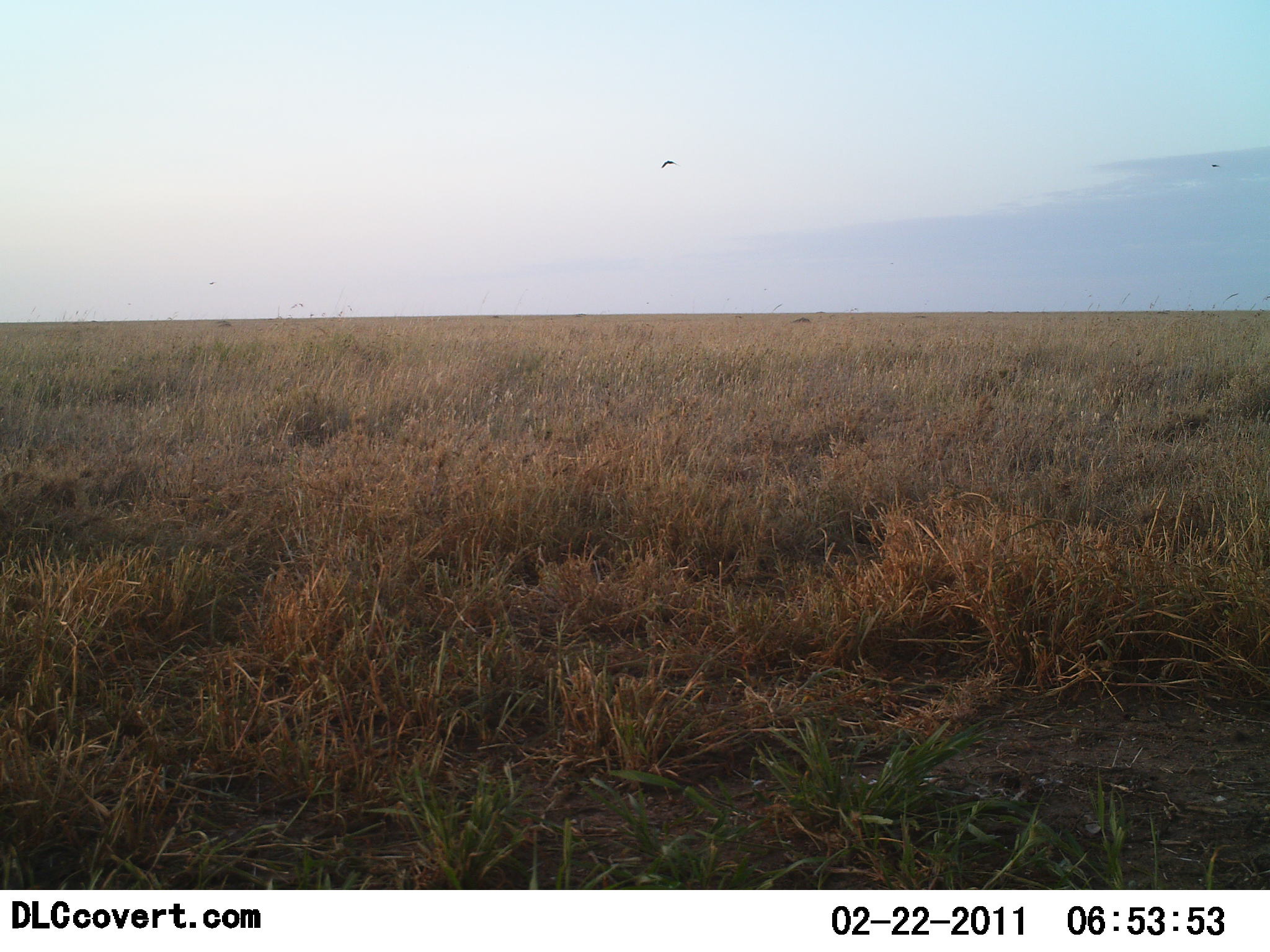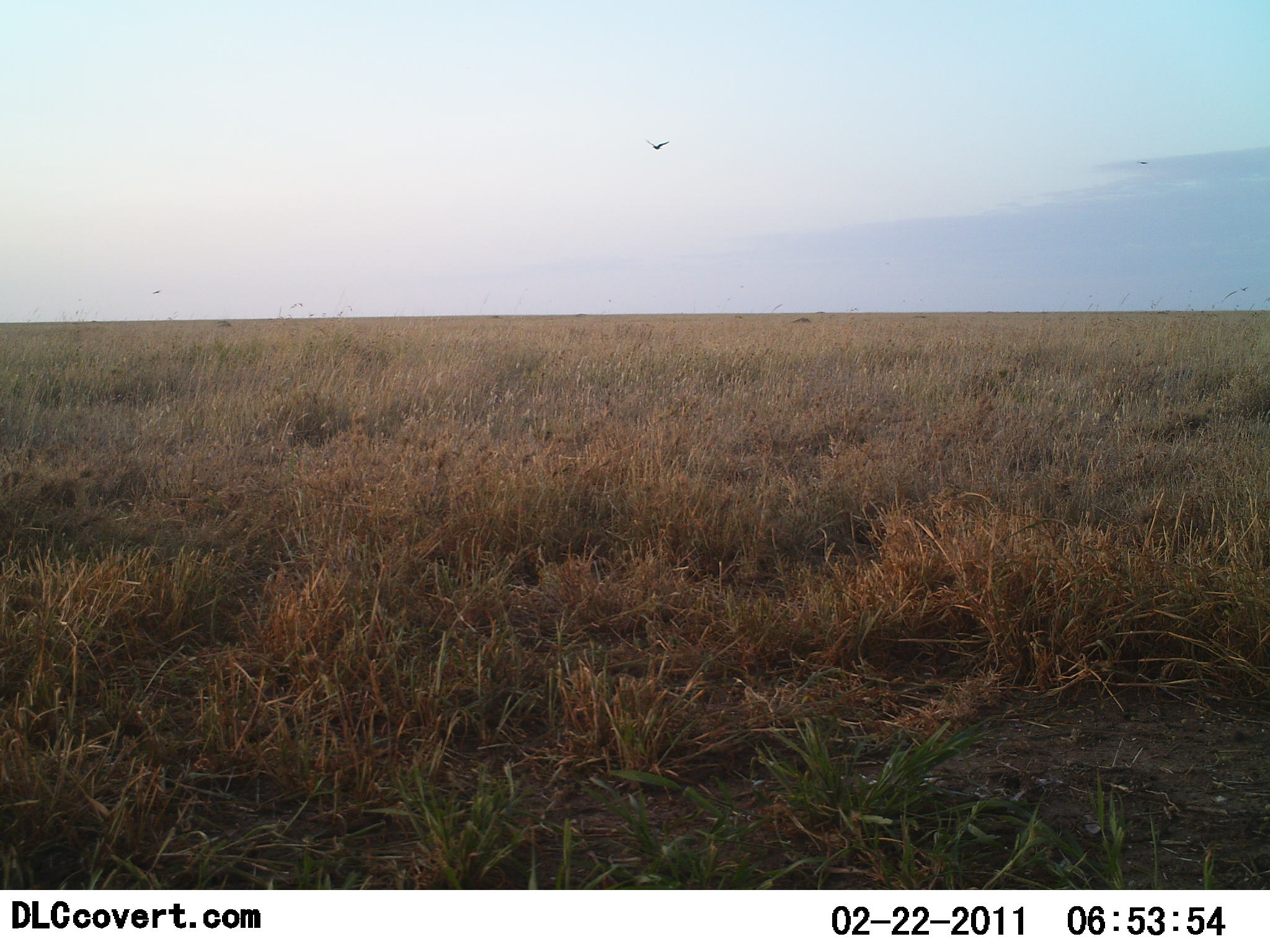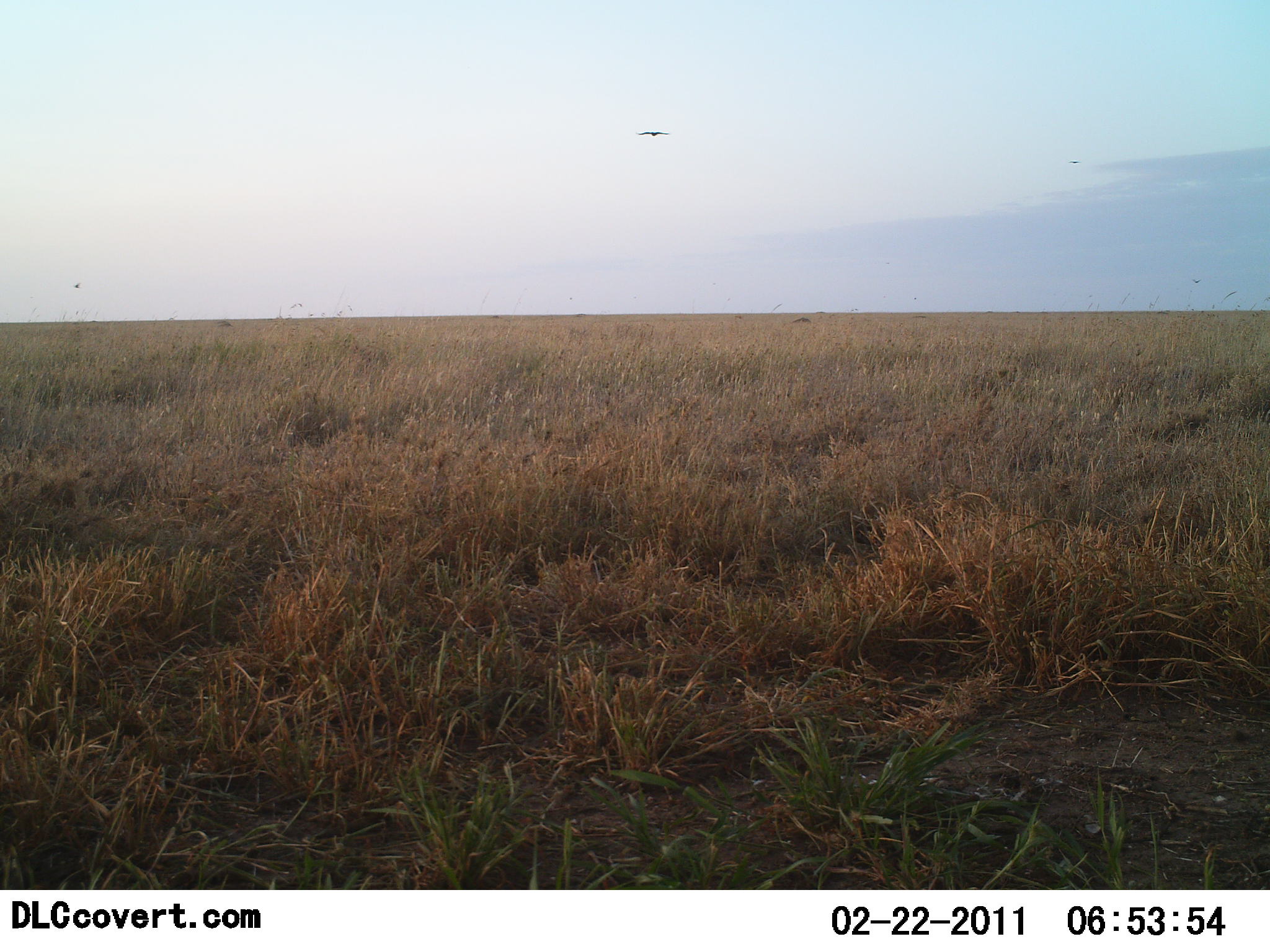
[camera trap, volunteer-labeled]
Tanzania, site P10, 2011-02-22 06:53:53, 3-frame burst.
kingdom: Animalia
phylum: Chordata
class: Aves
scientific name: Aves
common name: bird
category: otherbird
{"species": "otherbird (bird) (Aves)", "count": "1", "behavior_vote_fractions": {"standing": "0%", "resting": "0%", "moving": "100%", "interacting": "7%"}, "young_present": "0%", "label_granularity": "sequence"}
---
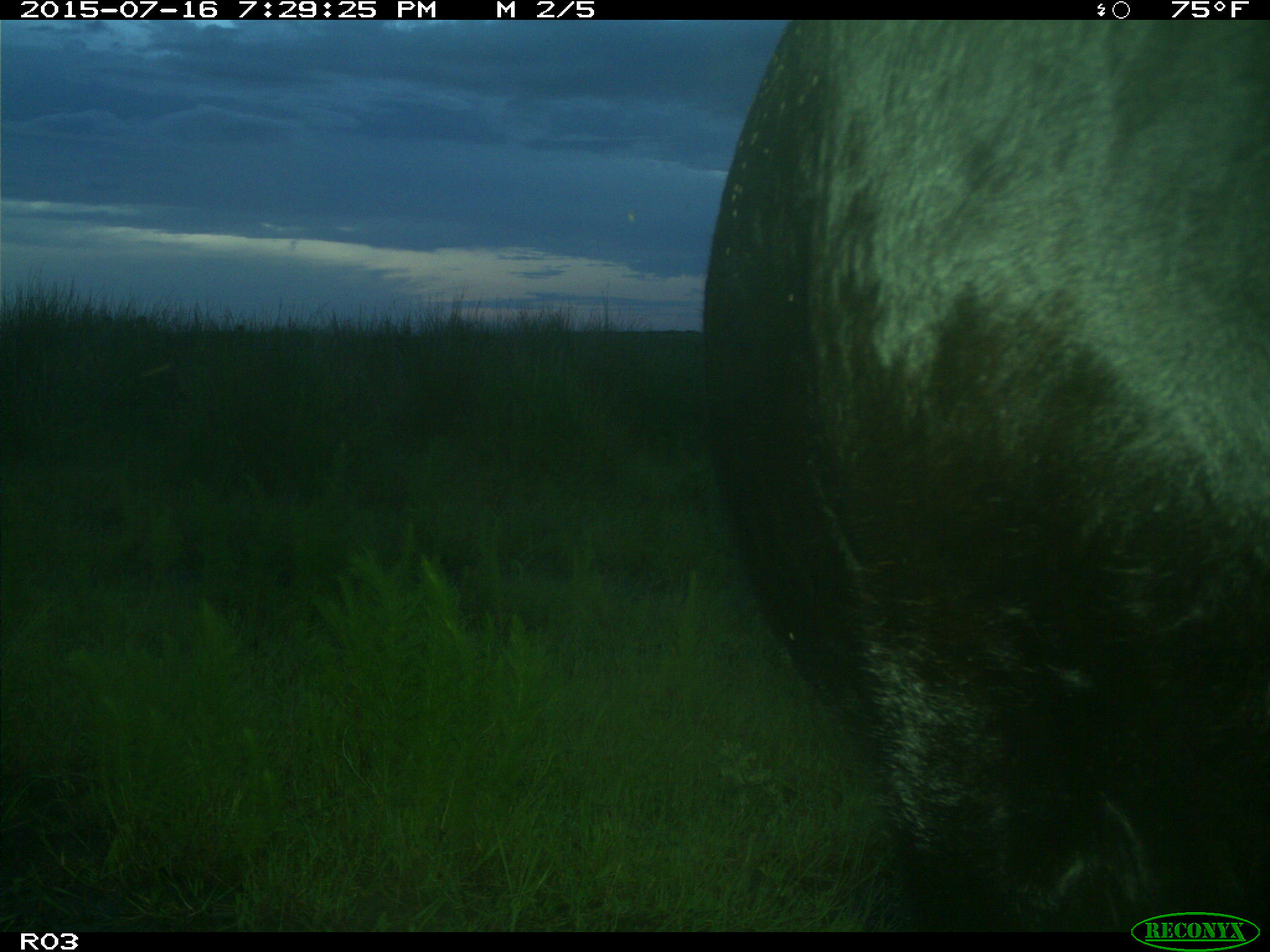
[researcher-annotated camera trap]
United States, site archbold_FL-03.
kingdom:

▸ WHAT TO DO: Beginning at the line above that contains "[camera trap, volunteer-labeled]", return each line exactly through the line that contains "category: otherbird", and no others.

▸ EXERCISE RESULT:
[camera trap, volunteer-labeled]
Tanzania, site P10, 2011-02-22 06:53:53, 3-frame burst.
kingdom: Animalia
phylum: Chordata
class: Aves
scientific name: Aves
common name: bird
category: otherbird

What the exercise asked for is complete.